BLACKHAWK DOWN Review

Chaotic, loud, violent, gory & tense.

That is BLACKHAWK DOWN.

BLACKHAWK DOWN at its best is a bristlingly intense nightmarish deathtrap. The situation around which BLACKHAWK DOWN is based was one of the absolute most intense in modern American military history. It was a basic mission that turned into the dreaded last stand sort of situation, that sounded like hell. Those that survived it described their experience as being Hell on Earth. A true clusterfuck of a situation that history duly recorded with honor.

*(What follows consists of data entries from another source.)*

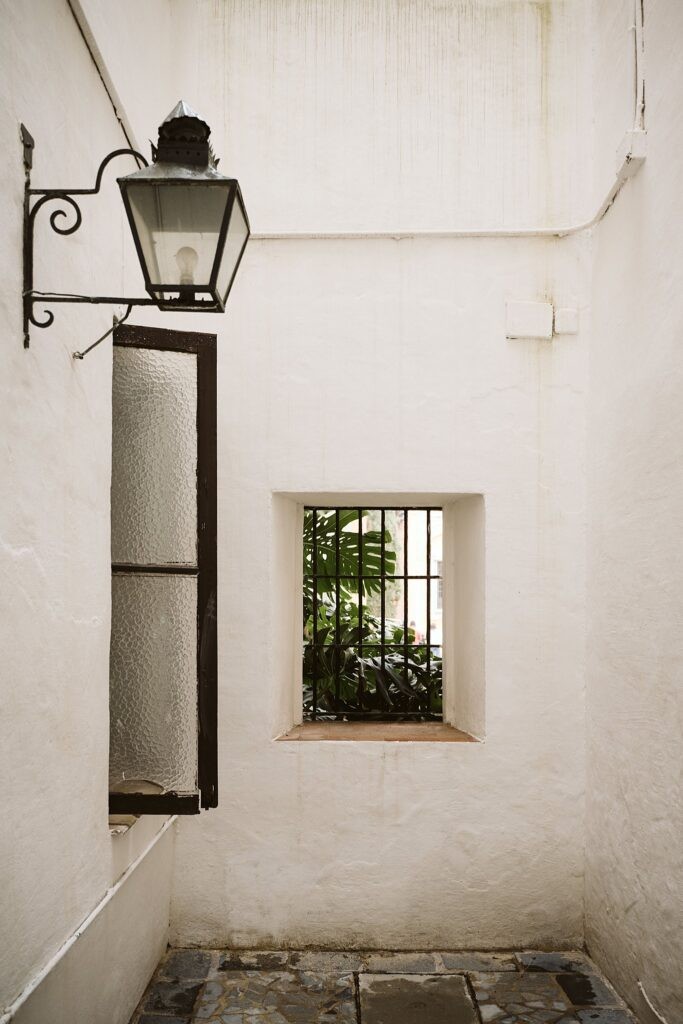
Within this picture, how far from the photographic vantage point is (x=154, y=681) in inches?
156

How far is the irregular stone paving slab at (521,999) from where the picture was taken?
161 inches

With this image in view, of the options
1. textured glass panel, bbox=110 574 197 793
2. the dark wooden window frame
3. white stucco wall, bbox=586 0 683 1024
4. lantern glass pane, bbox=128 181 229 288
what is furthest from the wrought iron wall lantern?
white stucco wall, bbox=586 0 683 1024

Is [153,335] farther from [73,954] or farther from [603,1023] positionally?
[603,1023]

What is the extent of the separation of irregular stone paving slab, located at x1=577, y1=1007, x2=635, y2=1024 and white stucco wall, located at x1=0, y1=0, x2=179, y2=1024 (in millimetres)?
2179

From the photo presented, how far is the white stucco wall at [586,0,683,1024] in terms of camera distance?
3.73 metres

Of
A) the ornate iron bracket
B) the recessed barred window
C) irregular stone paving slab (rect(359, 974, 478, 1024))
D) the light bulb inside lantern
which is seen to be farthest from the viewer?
the recessed barred window

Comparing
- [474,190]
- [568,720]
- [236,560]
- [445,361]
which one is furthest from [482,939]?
[474,190]

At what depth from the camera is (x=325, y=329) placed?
507cm

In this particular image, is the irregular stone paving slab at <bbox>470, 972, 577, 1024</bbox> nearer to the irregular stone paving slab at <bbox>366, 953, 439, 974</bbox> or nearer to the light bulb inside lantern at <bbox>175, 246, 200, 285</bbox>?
the irregular stone paving slab at <bbox>366, 953, 439, 974</bbox>

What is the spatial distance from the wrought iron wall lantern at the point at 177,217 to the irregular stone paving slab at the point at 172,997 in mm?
3353

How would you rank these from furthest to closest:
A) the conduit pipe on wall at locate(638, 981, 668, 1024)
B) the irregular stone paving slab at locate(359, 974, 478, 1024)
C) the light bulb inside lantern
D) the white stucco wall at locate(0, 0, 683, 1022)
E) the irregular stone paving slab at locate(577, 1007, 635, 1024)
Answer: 1. the white stucco wall at locate(0, 0, 683, 1022)
2. the irregular stone paving slab at locate(359, 974, 478, 1024)
3. the irregular stone paving slab at locate(577, 1007, 635, 1024)
4. the conduit pipe on wall at locate(638, 981, 668, 1024)
5. the light bulb inside lantern

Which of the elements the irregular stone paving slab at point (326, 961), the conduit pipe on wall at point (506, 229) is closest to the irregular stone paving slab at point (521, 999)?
the irregular stone paving slab at point (326, 961)

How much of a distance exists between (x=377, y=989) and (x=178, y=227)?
386 centimetres

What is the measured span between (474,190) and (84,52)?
2504 mm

This film marks the first time that Jerry Bruckheimer has teamed up with Ridley Scott. An interesting pairing to be sure. Bruckheimer has been known for years to make rah rah flag-waving overt rub it in your face patriotism. Almost Amerisploitationy. He has worked with Ridley’s glossier brother Tony Scott many times in the past. Whereas Ridley Scott has made a career as an Auteur with an amazing eye for visuals, and when paired up with great material… He’s made great films. Jerry has never made a great film, though he often makes wonderfully fun popcorn flicks. BLACKHAWK DOWN even reminded me a tad of an early Bruckheimer producing effort called MARCH OR DIE, which I am really quite fond of. Like this film, it was a hopeless situation too, though handled with a tad of camp, which thankfully was missing here.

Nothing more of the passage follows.